Nevada casinos earned $792.5m in gaming revenue during the month of June, a 4.8% slip from the same month a year ago and over $100m less than the state’s gaming joints earned in May 2013. The June swoon was even more pronounced on the Las Vegas Strip, where revenue fell 10.1% to $434.7m. Baccarat is once again the chief driver of Nevada’s boom or bust cycles, with the amount staked on the Asian whale’s game of choice falling 16.8% to $690m coupled with a hold percentage of just 7.44%, down significantly from 12.42% in June 2012. The double whammy pushed baccarat revenue down 49.5% year-on-year to $52.1m.
Statewide slots revenue was up 2.73% to $521m, while slot handle rose 0.2%, the third consecutive month of (admittedly small) growth in slots volume. With baccarat’s numbers in the dumpster, blackjack was the state’s top table game, rising 1.1% to $80m on a 10.8% win rate. Craps revenue fell 8.35% to $34.3m, roulette fell 24.7% to $23.4m, three-card poker rose 2.1% to $12.9m, pai gow poker fell 34.8% to $8.5m, mini-baccarat rose 39.3% to $7.7m, Let It Ride fell 2% to $3.3m and keno dipped 8% to $2.4m. The state’s poker rooms took in $15.9m, up 8.5%.

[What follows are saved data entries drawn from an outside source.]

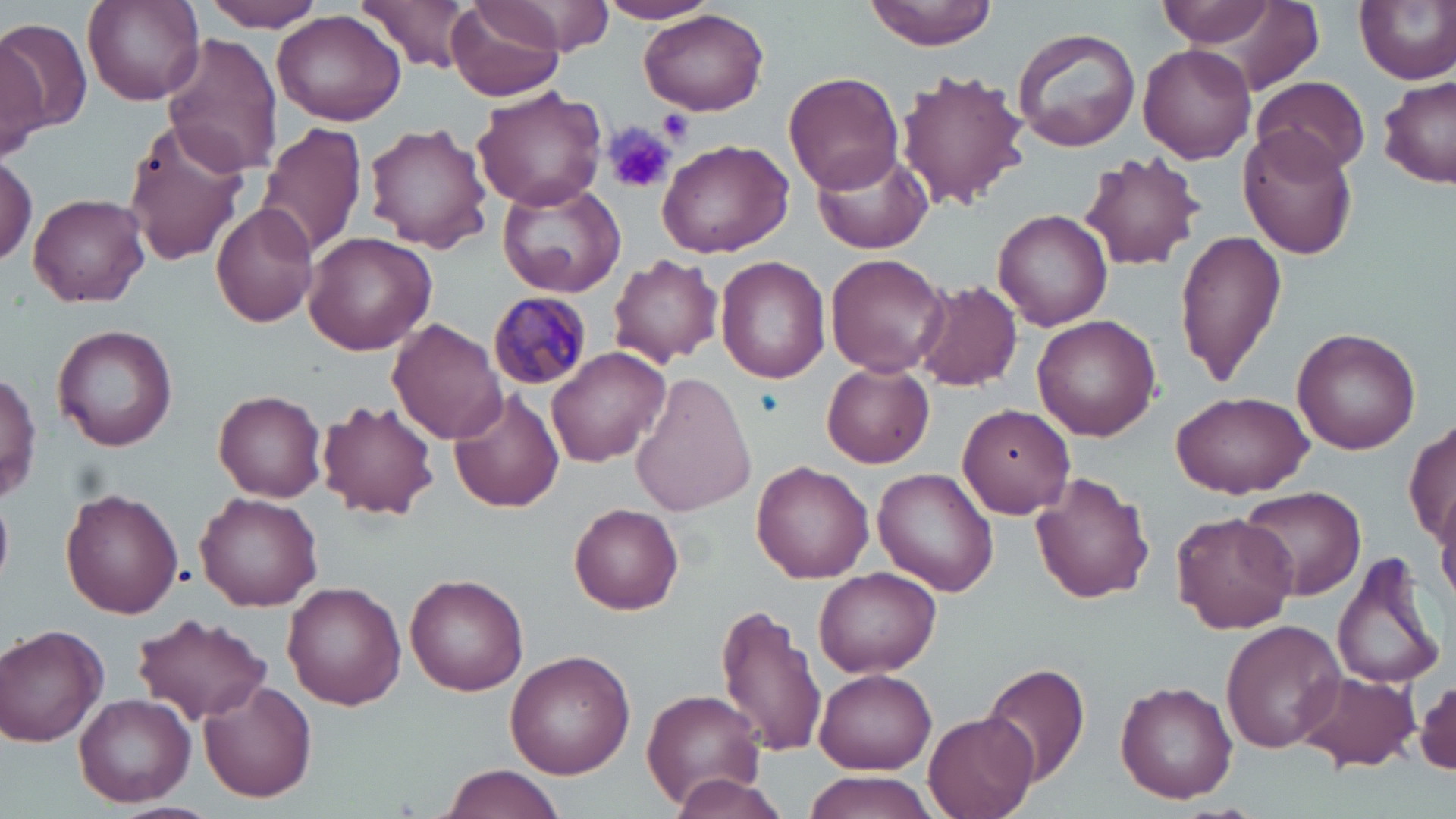

{
  "slide_level_diagnosis": "Plasmodium malariae",
  "image_size": "1456×819 pixels",
  "platelet_locations": "approximate bounding boxes as [x1, y1, x2, y2] in pixels: [657, 106, 694, 145], [602, 126, 675, 195]",
  "modality": "light microscopy",
  "field_of_view": "single",
  "uninfected_red_blood_cell_locations": "approximate bounding boxes as [x1, y1, x2, y2] in pixels: [82, 0, 202, 107], [205, 0, 326, 31], [355, 0, 480, 73], [599, 0, 719, 25], [865, 0, 997, 51], [1157, 0, 1319, 90], [1162, 0, 1281, 49], [1353, 0, 1456, 84], [447, 2, 565, 101], [465, 3, 571, 56], [639, 8, 770, 115], [271, 9, 409, 127], [0, 15, 92, 138], [1012, 26, 1142, 153], [0, 31, 53, 161], [162, 33, 285, 179], [1139, 44, 1256, 163], [896, 69, 1028, 212], [786, 70, 903, 194], [1378, 74, 1455, 189], [1251, 77, 1371, 175], [471, 86, 609, 212], [121, 117, 253, 266], [258, 120, 368, 258], [364, 122, 492, 252], [1239, 129, 1358, 260], [655, 138, 793, 258], [812, 146, 933, 254], [1079, 151, 1204, 271], [0, 154, 38, 265], [495, 180, 626, 296], [29, 193, 150, 306], [210, 202, 319, 329], [993, 208, 1112, 330], [1174, 230, 1288, 387], [304, 231, 435, 354], [825, 253, 949, 377], [608, 255, 722, 366], [714, 257, 830, 384], [912, 281, 1022, 391], [1032, 314, 1163, 440], [388, 317, 507, 444], [52, 324, 179, 450], [1291, 327, 1421, 455], [546, 345, 674, 467], [821, 362, 935, 469], [1, 369, 42, 506], [628, 373, 756, 516], [447, 386, 566, 513], [1170, 390, 1313, 496], [214, 391, 327, 502], [316, 399, 439, 520], [957, 404, 1076, 518], [1404, 417, 1456, 554], [906, 422, 1037, 551], [751, 460, 874, 583], [874, 468, 998, 595], [1031, 471, 1156, 604], [1435, 480, 1456, 607], [1240, 485, 1367, 602], [59, 488, 183, 619], [195, 492, 323, 610], [568, 503, 684, 616], [1171, 511, 1298, 633], [1331, 547, 1448, 692], [814, 567, 941, 678], [405, 574, 529, 695], [283, 581, 406, 710], [716, 602, 830, 760], [132, 613, 272, 725], [1221, 620, 1345, 754], [0, 625, 108, 748], [505, 649, 635, 779], [980, 662, 1089, 790], [815, 669, 935, 774], [1296, 669, 1420, 772], [200, 677, 317, 802], [1414, 677, 1455, 778], [1116, 682, 1237, 804], [642, 690, 764, 805], [75, 692, 196, 806], [924, 712, 1039, 819], [441, 765, 565, 819], [669, 772, 790, 819], [800, 773, 937, 818]",
  "plasmodium_malariae_infected_red_blood_cell_locations": "approximate bounding boxes as [x1, y1, x2, y2] in pixels: [487, 290, 590, 393]",
  "preparation": "thin blood film",
  "stain": "May-Grünwald-Giemsa",
  "magnification": "1000x"
}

Nevada’s race books saw winnings fall 14.5% to $4m on a 14% hold. Total sportsbook revenue rose 50.5% to $12.7m on a 7.1% hold. Baseball contributed the lion’s share ($6.9m, +63%) of winnings, while basketball added $3.4m, up 147%. Nevada is up $17.5m since the start of the current baseball season, but July’s baseball results have reportedly been brutal on the books, setting up the possibility of a rare negative month. Stay tuned.
BACCARAT DOMINATES YEAR-END RESULTS
Nevada also released results for its fiscal 2013 ending June 30. Statewide gaming revenue was up 1.8% to $10.9b, while the Strip was up 3.9% to $6.3b. Baccarat revenue rose 13.6% to $1.4b over the past 12 months, while amounts staked rose 7.2% to $11.3b, making baccarat responsible for 34.5% of table game revenue and 13.1% of total gaming revenue. Meanwhile, fiscal 2013 slots revenue fell 0.2% to $6.76b.
The number crunchers at the University of Nevada, Las Vegas say baccarat’s share of Strip table game revenue has risen from 21.5% in 2004 to 43.9% as of the end of 2012. Interestingly, the UNLV report noted that while slots win is “fairly evenly divided” among all Strip properties, high-end baccarat play was primarily split between six casinos operated by four gaming firms: Las Vegas Sands, Wynn Resorts, MGM Resorts and Caesars Entertainment. Note that only the latter company lacks a presence in Macau, suggesting the ability to cross-sell properties can’t be understated.
VISITORS UP, SPENDING DOWN
Analysts cited the three consecutive months of improved slot handle as proof that ‘mid-level’ customers were returning to Vegas. Indeed, Vegas played host to a record 39.7m visitors in 2012, but those visitors are spending less while they’re in town. Spend per visit was $1,021 in 2012, compared to $1,318 in the pre-recession year of 2007. A study by the Las Vegas Convention and Visitors Authority revealed Vegas visitors budgeted $650 to spend on gambling during a 2007 visit compared to just $480 nowadays.
Total gambling and non-gambling entertainment revenue in 2012 was $15.3b, down $500m from 2007. Gambling’s share of total Strip casino revenue has fallen from 58.6% in 1984 to just 36.3% last year. While casino bosses like Caesars’ Gary Loveman trumpet the gains they’ve seen in food and beverage revenue thanks to the Strip’s thriving club scene, the numbers aren’t quite as confident. Food accounted for 15.74% of Strip revenue in 2012, up from 11.4% in 1984, but beverage’s share actually fell to 7.5% last year from 7.7% in 1984. Meanwhile, the ‘other’ category more than doubled over the same period, from 6.1% to 15%, suggesting Vegas’ rebound is more due to Cirque du Soleil, retail shopping and Loveman’s beloved “resort fees.”